Available Sub-Skills

```
codeprobe-security
```
— Security vulnerability detection
```
codeprobe-error-handling
```
— Error handling & resilience
```
codeprobe-solid
```
— SOLID principles analysis
```
codeprobe-architecture
```
— Architecture analysis
```
codeprobe-patterns
```
— Design patterns advisor
```
codeprobe-performance
```
— Performance & scalability
```
codeprobe-code-smells
```
— Code smell detection
```
codeprobe-testing
```
— Test quality & coverage
```
codeprobe-framework
```
— Framework-specific best practices

5. Output Contract

Every finding from every sub-skill MUST include these fields:

Field	Required	Description
`id`	Yes	Unique identifier in format `{PREFIX}-{NNN}` (e.g., `SRP-001` , `SEC-003` )
`severity`	Yes	One of: `critical` , `major` , `minor` , `suggestion`
`location`	Yes	File path + line range (e.g., `src/UserService.php:45-67` )
`problem`	Yes	One sentence describing the issue
`evidence`	Yes	Concrete proof from the code — quote the relevant lines
`suggestion`	Yes	What to do to fix it
`fix_prompt`	Yes	A copy-pasteable prompt the user can give to Claude Code to apply the fix
`refactored_sketch`	No	Optional code snippet showing the improved version

Finding Format Example

### SRP-001 | Major | `src/UserService.php:45-67`

**Problem:** UserService violates Single Responsibility — handles authentication, email sending, and database queries in one class.

**Evidence:**
> Lines 45-50: `public function authenticate($credentials) { ... }`
> Lines 52-60: `public function sendWelcomeEmail($user) { ... }`
> Lines 62-67: `public function findByUsername($name) { ... }`

**Suggestion:** Extract email logic into a dedicated `UserMailer` service and database queries into a `UserRepository`.

**Fix prompt:**
> Refactor `src/UserService.php` to follow Single Responsibility Principle: extract `sendWelcomeEmail()` into a new `UserMailer` class and `findByUsername()` into a `UserRepository` class. Keep `authenticate()` in `UserService` and inject the new dependencies.

6. Severity Levels

Level	Emoji	Meaning	Examples
Critical	🔴	Confirmed bugs, exploitable security vulnerabilities, or data loss/corruption risks that would cause harm in production	SQL injection with user input, missing auth on data-mutating endpoint, race condition causing data corruption, unhandled crash on a core path, missing DB transaction on multi-step writes
Major	🟠	Significant maintainability, reliability, or scalability problem that increases risk but is not an immediate production defect	Missing tests for critical business logic, large classes, code duplication, missing error handling on external calls, N+1 queries, missing input validation
Minor	🟡	Code smell, low risk, worth addressing for long-term health	Magic numbers, deep nesting, poor naming, missing edge case tests, verbose error details
Suggestion	🔵	Improvement idea, nice to have, no real risk if ignored	Pattern opportunities, style improvements, speculative generality

Severity Guardrails

The following are NEVER Critical — classify as Major at most:

Missing tests (even for critical business logic)
Code duplication or large classes/files
Code smells of any kind
Framework convention violations
Missing documentation, comments, or type annotations

Critical is reserved exclusively for:

Confirmed bugs (code that produces wrong results or crashes)
Exploitable security vulnerabilities (injection, auth bypass, IDOR with proof)
Data loss or corruption risks (missing transactions, race conditions on writes)
Sensitive data exposure (secrets in code, credentials in logs)
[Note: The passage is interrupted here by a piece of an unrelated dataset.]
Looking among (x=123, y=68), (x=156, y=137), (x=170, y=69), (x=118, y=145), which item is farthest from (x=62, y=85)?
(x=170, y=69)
Sub-skills: do NOT escalate findings beyond the severity specified in your detection table. If your table says "Major," report it as Major even if the specific instance seems severe. The orchestrator's scoring formula accounts for finding counts at each level.

7. Scoring

After collecting all findings, compute scores per category and an overall score.

Category Score Formula

Each penalty component is capped to prevent a single severity level from dominating the score:

crit_penalty  = min(50, critical_count * 15)
major_penalty = min(30, major_count * 6)
minor_penalty = min(10, minor_count * 2)

category_score = max(0, 100 - crit_penalty - major_penalty - minor_penalty)

Suggestions do not affect the score.

Rationale: Diminishing returns prevent a single severity from flooring the score. A category with 4 criticals scores 40 (not 0), reflecting problems exist but the code is not completely broken. The maximum total penalty from all three levels combined is 90, so a score of 0 requires extreme findings across all severities.

Category Weights

Category	Weight
Security	20%
SOLID	15%
Architecture	15%
Error Handling	12%
Performance	12%
Test Quality	10%
Code Smells	8%
Design Patterns	4%
Framework	4%

All 9 categories are active. Weights sum to 100%.

Overall Score

overall = sum(category_score_i * weight_i for each active category)

skip_categories

.codeprobe-config.json

excludes some categories, normalize by dividing by the sum of active weights:

overall = sum(category_score_i * weight_i for each active category) / sum(weight_i for each active category)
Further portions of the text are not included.